The other point I would like to raise in relation to both public and private entities – and we need both; there needs to be that matrix – is that unfortunately in recent times we have seen the closure of a very dear and valuable service in the township of Moe. There was a childcare centre, the Moe childcare centre, that had been in operation for the last 30 years by Mr and Mrs Mason. I also note from speaking with them in detail that they accepted children who were in out-of-home care, who were on the protective services list, and when they had to close last year due to workforce shortages – and they had some very real and important comments around how some of those could be solved – they were absolutely concerned about what would happen to those very vulnerable children who were in kinship care or on that protective services list, under child protection. They were worried because they had known that they were a go-to location for the services of the Department of Families, Fairness and Housing, as it is now called in one iteration or another. They were the go-to place, and they were very worried about those children, as are many of us here. It is a shame when the marketplace is getting squeezed and indeed there are not those solutions there. They had many solutions, and they had asked to have conversations with government to sort out some of these issues around workforce shortages. The government can come in and say ‘Free TAFE’ and all of that, but there happen to be real channels of congestion, or lack thereof, and the importance of proper training. I feel sad for Mr and Mrs Mason, not just because they have lost their 30-year old industry but because it goes further to those childcare deserts that we see.
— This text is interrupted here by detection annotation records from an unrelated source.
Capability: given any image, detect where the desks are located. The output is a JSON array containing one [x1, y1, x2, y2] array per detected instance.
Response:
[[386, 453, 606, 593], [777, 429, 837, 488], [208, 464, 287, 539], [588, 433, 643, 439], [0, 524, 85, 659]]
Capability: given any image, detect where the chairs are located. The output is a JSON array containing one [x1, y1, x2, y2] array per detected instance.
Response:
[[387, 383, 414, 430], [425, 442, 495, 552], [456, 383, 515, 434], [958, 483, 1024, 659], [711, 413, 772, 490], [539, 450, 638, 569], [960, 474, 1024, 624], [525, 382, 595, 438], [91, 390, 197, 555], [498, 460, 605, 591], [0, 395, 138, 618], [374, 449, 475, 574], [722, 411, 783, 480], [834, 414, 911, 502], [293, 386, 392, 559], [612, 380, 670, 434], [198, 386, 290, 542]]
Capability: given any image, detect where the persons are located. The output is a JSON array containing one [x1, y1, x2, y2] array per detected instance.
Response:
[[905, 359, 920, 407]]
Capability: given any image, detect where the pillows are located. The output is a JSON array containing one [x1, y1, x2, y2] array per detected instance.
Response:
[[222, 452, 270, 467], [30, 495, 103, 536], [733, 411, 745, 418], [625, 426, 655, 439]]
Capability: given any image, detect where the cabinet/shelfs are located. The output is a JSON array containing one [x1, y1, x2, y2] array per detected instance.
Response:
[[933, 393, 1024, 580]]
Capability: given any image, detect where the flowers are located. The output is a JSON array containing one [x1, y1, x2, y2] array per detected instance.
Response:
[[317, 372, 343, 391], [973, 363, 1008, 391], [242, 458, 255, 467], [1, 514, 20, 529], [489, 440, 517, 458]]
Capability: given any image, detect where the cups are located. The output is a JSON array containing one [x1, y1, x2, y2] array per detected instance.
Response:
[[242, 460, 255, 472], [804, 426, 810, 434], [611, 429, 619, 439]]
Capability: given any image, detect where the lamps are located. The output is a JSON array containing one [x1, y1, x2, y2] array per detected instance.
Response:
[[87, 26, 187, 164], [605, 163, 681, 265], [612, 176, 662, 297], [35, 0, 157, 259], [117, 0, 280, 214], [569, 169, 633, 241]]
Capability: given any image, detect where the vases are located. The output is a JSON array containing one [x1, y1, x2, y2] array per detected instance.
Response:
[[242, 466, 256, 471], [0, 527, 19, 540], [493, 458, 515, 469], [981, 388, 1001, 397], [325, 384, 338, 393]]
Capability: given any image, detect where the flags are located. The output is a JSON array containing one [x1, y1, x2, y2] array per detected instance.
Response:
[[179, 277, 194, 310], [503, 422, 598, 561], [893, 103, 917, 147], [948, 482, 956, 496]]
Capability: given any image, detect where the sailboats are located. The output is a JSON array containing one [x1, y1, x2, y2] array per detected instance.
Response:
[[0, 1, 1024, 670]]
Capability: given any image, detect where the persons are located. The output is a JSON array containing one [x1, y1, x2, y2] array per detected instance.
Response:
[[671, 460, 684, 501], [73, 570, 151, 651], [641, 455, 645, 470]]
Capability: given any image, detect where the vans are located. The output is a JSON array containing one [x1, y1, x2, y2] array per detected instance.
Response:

In relation to this bill, it amends the Education and Training Reform Act 2006 to extend the Victorian government’s current powers to acquire land, in addition to its operation of state schools, for state-owned kindergartens and childcare centres. We have heard some very valid comments from both Ms Crozier and Mrs Hermans, so I will not reiterate those, but I concur with the sentiments that they have. But I know from my own experience within my own family circle – that was the acquisition of land for the North East Link – that it can be very traumatic for people that have had to have their private land compulsorily acquired. The negotiations can be contracted and certainly create significant stress, and they can often feel that they have been ripped off in the process. I put on record that the government needs to ensure not only that compulsory acquisition will be fair and be expedited in a manner that serves those people from which land is going to be relinquished but also that it is done in the most minimal capacity. I know in speaking to some local CEOs of shires that there is often other public-owned Crown land that is available, and I would call on the government to certainly where possible, and I know it states ‘where possible’, go to accompanying school land – that can be squeezed sometimes – but also look at reprioritising public land and coordinate that with the shire council.

Finally, with my last few moments, we see that this government has a track record of overpromising and under delivering for Victorians. We see that with the Commonwealth Games, overpromising and now under delivering – no longer is it on the table. We also see that there is an ever growing list of burden and black holes in terms of the budget, and so we see those big budget blowouts.

This government needs to keep on task in this. I have clearly said that there are childcare deserts in my region, and I could go on and talk about a whole raft of others, but we will not oppose this bill because we know that there is a need for future childcare centres. I would like some clarification about, as stated, Glengarry and Yallourn North. I would like to see that the next report from Victoria University certainly has far more green, rather than the glaring red-parched childcare deserts for not only Eastern Victoria Region but all of Victoria.